Nostalgia has been described as the memory of a wound, and it’s sometimes this thought that I reflect on when my children cry upon hearing native flute music or even “Wagon Wheel” by Old Crow Medicine Show. They can’t bear it, and both of them tend to react to the same types of songs, asking me to please turn it off, and fall into my chest in a heap of tears.
There’s something very tender about the things which affect our emotions, and it may have something to do with our connection to and yearning for the eternal, which lives inside of us, but can be difficult to pin down in words.
I believe there is a part of us that remembers things from so long ago that we can’t acknowledge them without a bit of confusion- but we know that we are somehow connected to events, people, places in the past. It’s when we get lost in the reverie that we feel strongly tied to something much greater than ourselves, or our experiences thus far in this lifetime.
I’ve drummed for hundreds of women, and there are always some who feel very at home in the outer realms, and do not wish to return when the callback sounds. That sense of home is always calling to us. If we can allow ourselves to know that it is there, and that it lives inside of us, always on the ready to radiate it’s light outward, it may bring a comfort. Sometimes only the comfort of the eternal will do.
A couple of weeks ago my dad came to help us stack a LOT of hay in the barn for winter. Forty-four tons, to be exact, which is a mega-youknowwhat-load. He came in snuggled into a San Francisco airport sweatshirt on a ninety-degree day and went immediately to bed. After two days of me asking a million questions and him feeling terrible, we went to ER. It was quickly determined that he had a UTI and was put on IV antibiotics, fluids and checked in. After ultrasound, it was discovered that his non-functioning kidney was still just producing enough urine to be pesky, and two stones were stuck in the ureter, blocking the flow- and he’d need to have a stent put in. You need to also know that he’s had three surgeries this year to blast the stones which fill his other kidney, the only working one, which has taken a toll on it’s health and functionality. This man has two stents in the main artery of his heart and now one in each kidney. Flow. Flow. The lessons are not lost on me.
A four day stay at a resort-like hospital here in Redmond caused him to miss his flight home and so we got to keep him a extra few days. Being mostly laid up, all we had to do was tell stories about his childhood and the way things were “back then”. Stories about hunting deer in Oklahoma, and his family’s migration to California, how grandma wanted to keep him back there and send him to school, but his mama and daddy wouldn’t allow it. More stories about pranking guys in the grocery store he started working in at thirteen, and all of the men he looked up to and occasionally got taken advantage of.
I think the memories which cause us the most joy also cause the most pain. We beautiful humans are yearning creatures, knowing the safety of the womb, fearing the call home and also knowing it. We can recognize it in one another in fleeting moments, when space and time stop and recall is clear.

## Record extracts
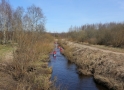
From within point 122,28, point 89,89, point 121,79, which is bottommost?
point 89,89

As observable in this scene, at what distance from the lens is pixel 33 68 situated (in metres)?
11.9

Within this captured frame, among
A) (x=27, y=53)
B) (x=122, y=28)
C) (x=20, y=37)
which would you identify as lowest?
(x=27, y=53)

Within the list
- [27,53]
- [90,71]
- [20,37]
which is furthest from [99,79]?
[20,37]

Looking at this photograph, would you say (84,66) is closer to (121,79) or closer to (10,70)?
(121,79)

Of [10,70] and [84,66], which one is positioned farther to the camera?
[84,66]

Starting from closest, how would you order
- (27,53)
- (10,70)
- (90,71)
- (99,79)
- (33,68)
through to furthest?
(27,53) → (10,70) → (33,68) → (99,79) → (90,71)

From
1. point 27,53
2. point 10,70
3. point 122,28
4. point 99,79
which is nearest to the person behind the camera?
point 27,53

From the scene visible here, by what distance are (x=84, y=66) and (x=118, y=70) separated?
13.6 feet

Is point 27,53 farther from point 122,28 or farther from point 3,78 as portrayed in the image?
Answer: point 122,28

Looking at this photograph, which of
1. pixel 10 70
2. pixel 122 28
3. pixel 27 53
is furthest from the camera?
pixel 122 28

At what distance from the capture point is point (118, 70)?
12516 mm

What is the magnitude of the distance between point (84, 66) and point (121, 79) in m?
5.19

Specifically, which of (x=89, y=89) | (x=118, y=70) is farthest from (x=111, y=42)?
(x=89, y=89)

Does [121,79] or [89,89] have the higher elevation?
[121,79]
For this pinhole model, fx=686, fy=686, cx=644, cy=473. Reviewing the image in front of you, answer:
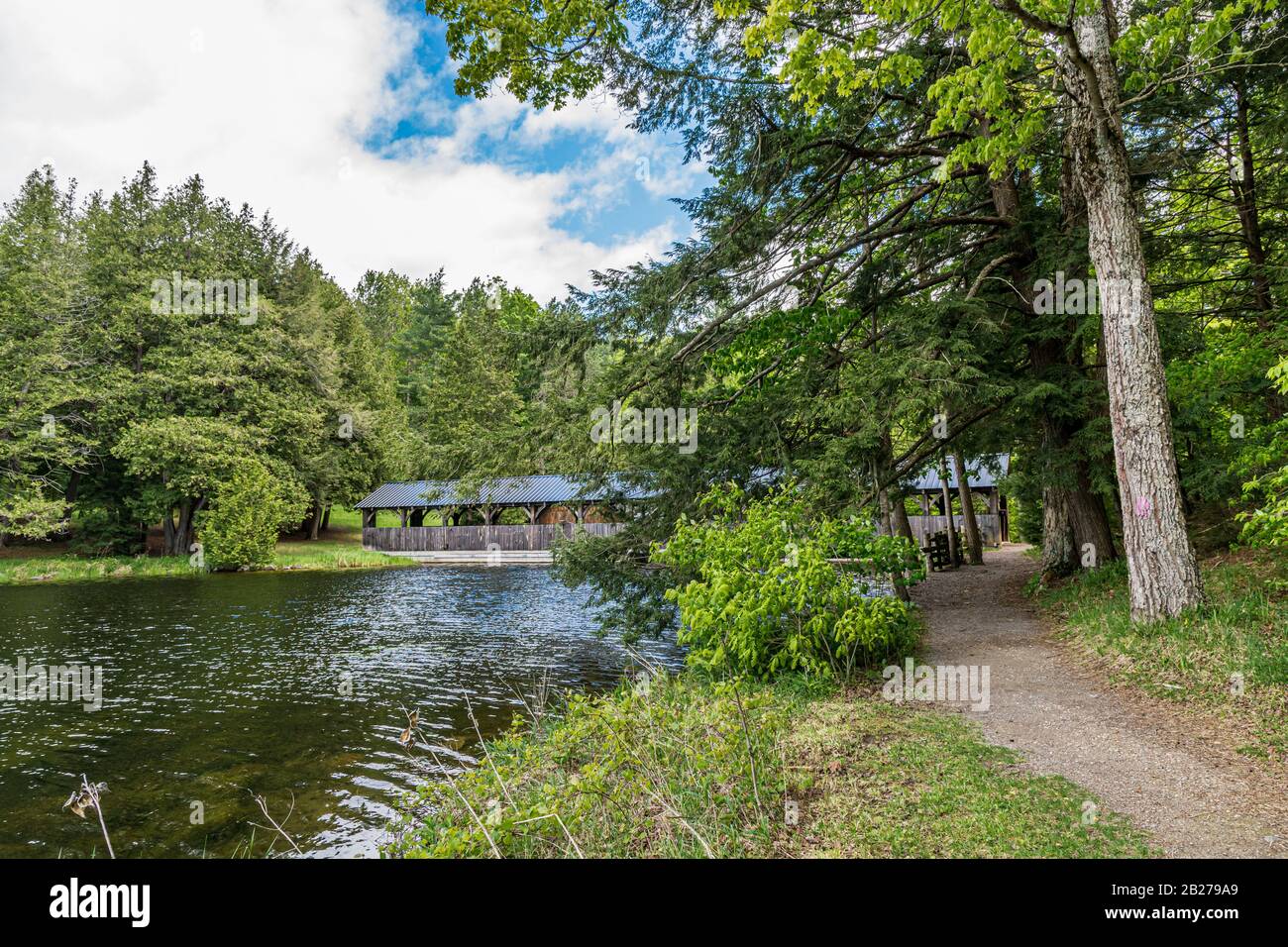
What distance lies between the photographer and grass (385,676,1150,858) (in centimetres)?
353

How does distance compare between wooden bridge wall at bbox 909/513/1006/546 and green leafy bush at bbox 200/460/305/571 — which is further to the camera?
green leafy bush at bbox 200/460/305/571

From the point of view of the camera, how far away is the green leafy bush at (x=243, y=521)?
28188mm

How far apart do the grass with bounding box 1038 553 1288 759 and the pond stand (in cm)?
Answer: 605

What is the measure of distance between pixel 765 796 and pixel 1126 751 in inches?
102

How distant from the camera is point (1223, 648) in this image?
228 inches

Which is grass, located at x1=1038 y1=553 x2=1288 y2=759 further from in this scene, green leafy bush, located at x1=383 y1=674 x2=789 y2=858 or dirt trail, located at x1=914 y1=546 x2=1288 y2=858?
green leafy bush, located at x1=383 y1=674 x2=789 y2=858

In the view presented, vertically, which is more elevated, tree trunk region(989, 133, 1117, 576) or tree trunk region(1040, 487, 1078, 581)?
tree trunk region(989, 133, 1117, 576)

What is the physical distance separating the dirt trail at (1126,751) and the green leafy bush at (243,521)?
28312mm

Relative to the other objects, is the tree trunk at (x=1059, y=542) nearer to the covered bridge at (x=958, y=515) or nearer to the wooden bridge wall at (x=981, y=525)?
the covered bridge at (x=958, y=515)

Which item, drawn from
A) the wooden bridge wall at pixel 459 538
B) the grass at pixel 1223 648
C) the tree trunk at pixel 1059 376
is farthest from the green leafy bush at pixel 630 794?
the wooden bridge wall at pixel 459 538

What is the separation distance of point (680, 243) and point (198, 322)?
32.4 meters
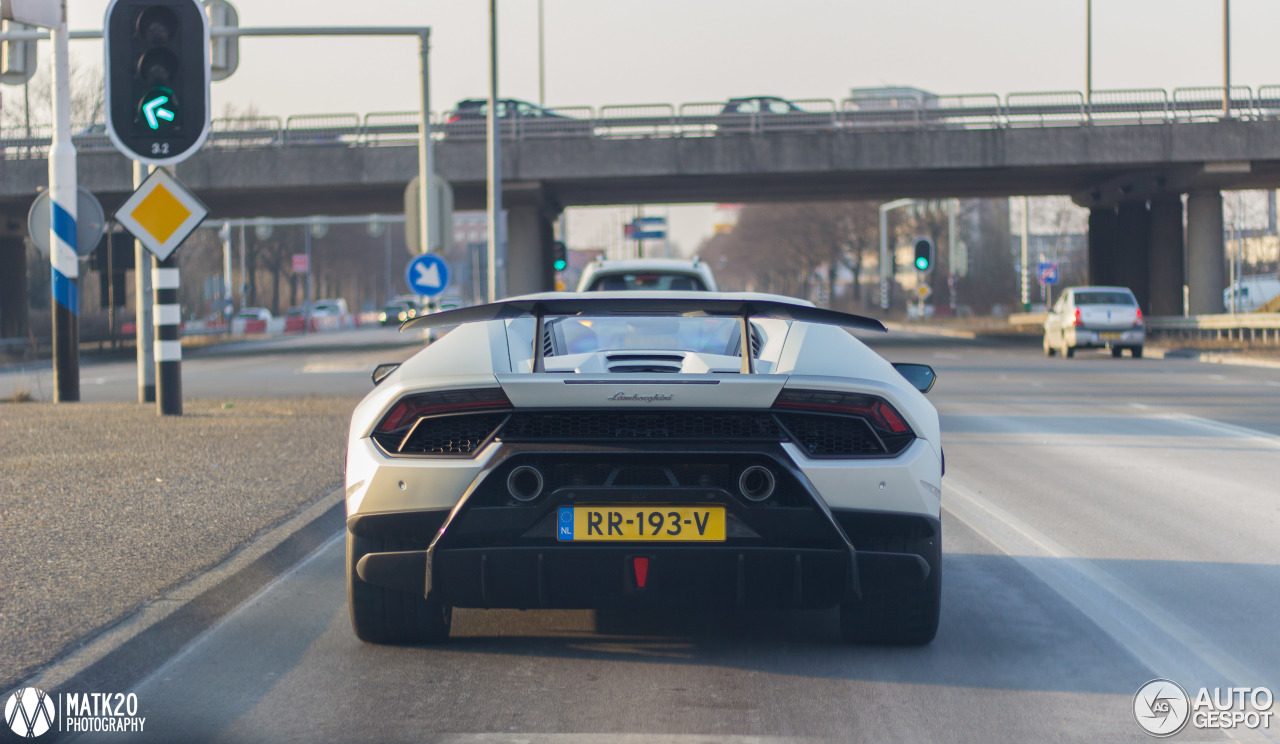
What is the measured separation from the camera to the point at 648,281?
1355 cm

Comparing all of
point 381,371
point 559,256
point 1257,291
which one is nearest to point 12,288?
point 559,256

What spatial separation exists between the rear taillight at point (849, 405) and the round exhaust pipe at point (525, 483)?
2.62 ft

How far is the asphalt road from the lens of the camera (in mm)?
4117

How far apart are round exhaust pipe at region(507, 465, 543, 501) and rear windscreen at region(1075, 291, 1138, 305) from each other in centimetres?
2830

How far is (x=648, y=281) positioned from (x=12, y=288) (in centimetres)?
4102

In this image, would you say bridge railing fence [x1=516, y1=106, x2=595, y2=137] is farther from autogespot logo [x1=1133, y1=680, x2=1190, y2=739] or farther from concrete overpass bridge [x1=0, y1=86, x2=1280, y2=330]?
autogespot logo [x1=1133, y1=680, x2=1190, y2=739]

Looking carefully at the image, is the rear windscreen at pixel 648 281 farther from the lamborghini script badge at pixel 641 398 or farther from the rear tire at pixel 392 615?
Answer: the lamborghini script badge at pixel 641 398

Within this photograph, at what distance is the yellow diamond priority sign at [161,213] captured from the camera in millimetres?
13188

## What to do
A. From the essay on nostalgia above, reproduce word for word the part that opens with the words containing "I think the" and closes with "recall is clear.".
B. Summarize the essay on nostalgia above in two sentences.

## Answers for each item
A.
I think the memories which cause us the most joy also cause the most pain. We beautiful humans are yearning creatures, knowing the safety of the womb, fearing the call home and also knowing it. We can recognize it in one another in fleeting moments, when space and time stop and recall is clear.

B. The writer reflects that nostalgia, described as the memory of a wound, touches a tender yearning for the eternal that lives inside us, something seen when the writer's children cry at certain songs. After coming to help stack hay, the writer's father was hospitalized with an infection and stones blocking a kidney, and the extra days together were spent telling stories of his childhood, which leads the writer to think that the memories causing the most joy also cause the most pain.